The corrections have now been made in both of the variables. The data also has a variable, 'Sex', with five missing values. Since this is a categorical variable, we will check the distribution of labels, which is done in the line of code below.

      dat2['Sex'].value_counts()

Output:

      M    484
	F    111
	Name: Sex, dtype: int64
    

The output shows that 484 out of 595 applicants are male, so we will replace the missing values with label 'M'. The first line of code below performs this task, while the second line prints the distribution of the variable. The output shows 600 records for the 'Sex' variable, which means the missing values have been accounted for.
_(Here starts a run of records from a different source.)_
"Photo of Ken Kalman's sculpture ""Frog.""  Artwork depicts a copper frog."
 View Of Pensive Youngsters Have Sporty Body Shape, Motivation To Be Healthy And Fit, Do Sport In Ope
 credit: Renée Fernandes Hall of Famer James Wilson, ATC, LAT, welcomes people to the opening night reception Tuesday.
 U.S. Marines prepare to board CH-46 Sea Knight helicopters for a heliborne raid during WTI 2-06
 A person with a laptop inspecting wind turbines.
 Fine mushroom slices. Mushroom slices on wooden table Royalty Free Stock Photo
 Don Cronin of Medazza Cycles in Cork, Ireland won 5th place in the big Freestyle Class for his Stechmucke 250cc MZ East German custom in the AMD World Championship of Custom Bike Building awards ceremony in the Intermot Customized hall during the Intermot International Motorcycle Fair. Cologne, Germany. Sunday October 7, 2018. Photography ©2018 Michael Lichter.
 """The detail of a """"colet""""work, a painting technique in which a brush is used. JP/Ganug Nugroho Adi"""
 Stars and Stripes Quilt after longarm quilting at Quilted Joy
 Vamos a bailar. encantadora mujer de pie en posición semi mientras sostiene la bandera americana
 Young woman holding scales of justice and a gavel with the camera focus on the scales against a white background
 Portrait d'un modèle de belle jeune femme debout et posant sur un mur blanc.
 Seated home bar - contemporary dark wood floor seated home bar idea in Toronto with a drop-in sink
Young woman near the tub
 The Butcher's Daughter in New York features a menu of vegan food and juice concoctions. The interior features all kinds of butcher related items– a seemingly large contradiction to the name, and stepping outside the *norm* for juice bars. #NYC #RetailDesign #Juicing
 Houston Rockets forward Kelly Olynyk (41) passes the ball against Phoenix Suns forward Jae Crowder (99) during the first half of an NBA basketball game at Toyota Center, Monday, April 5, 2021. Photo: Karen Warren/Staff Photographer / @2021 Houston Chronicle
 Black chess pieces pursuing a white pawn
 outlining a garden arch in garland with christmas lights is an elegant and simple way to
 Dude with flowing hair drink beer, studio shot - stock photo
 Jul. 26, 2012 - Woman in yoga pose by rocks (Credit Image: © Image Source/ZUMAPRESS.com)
      dat2['Sex'].fillna('M',inplace=True)
dat2['Sex'].value_counts()
    

Output:

      M    489
	F    111
	Name: Sex, dtype: int64
    

We will now check if any more variables have missing values, which is done in the line of code below. The output shows that we still have two missing values in the variable 'Dependents'.

      dat2.isnull().sum()

Output:

      Marital_status 	0
	Dependents     	2
	Is_graduate    	0
	Income         	0
	Loan_amount    	0
	Term_months    	0
	Credit_score   	0
	approval_status	0
	Age            	0
	Sex            	0
	dtype: int64
    

Since there are only two missing values in the dataset, we will learn another approach for dropping records with missing values. The first line of code below uses the 'dropna()' function to drop rows with any missing values in it, while the second line checks the information about the dataset.

      dat2 = dat2.dropna()
dat2.info()
    

Output:

      <class 'pandas.core.frame.DataFrame'>
	Int64Index: 598 entries, 0 to 599
	Data columns (total 10 columns):
	Marital_status 	598 non-null int64
	Dependents     	598 non-null float64
	Is_graduate    	598 non-null float64
	Income         	598 non-null int64
	Loan_amount    	598 non-null int64
	Term_months    	598 non-null int64
	Credit_score   	598 non-null int64
	approval_status	598 non-null int64
	Age            	598 non-null float64
	Sex            	598 non-null object
	dtypes: float64(3), int64(6), object(1)
	memory usage: 51.4+ KB
    

Encoding Categorical Labels

The missing values have been treated in the data, but the labels in the variable 'Sex' use letters ('M' and 'F'). For modeling using scikit-learn, all the variables should be numeric, so we will have to change the labels. Since there are two labels, we can do binary encoding which is done in the first line of code below. The output from the second line shows that we have successfully performed the encoding.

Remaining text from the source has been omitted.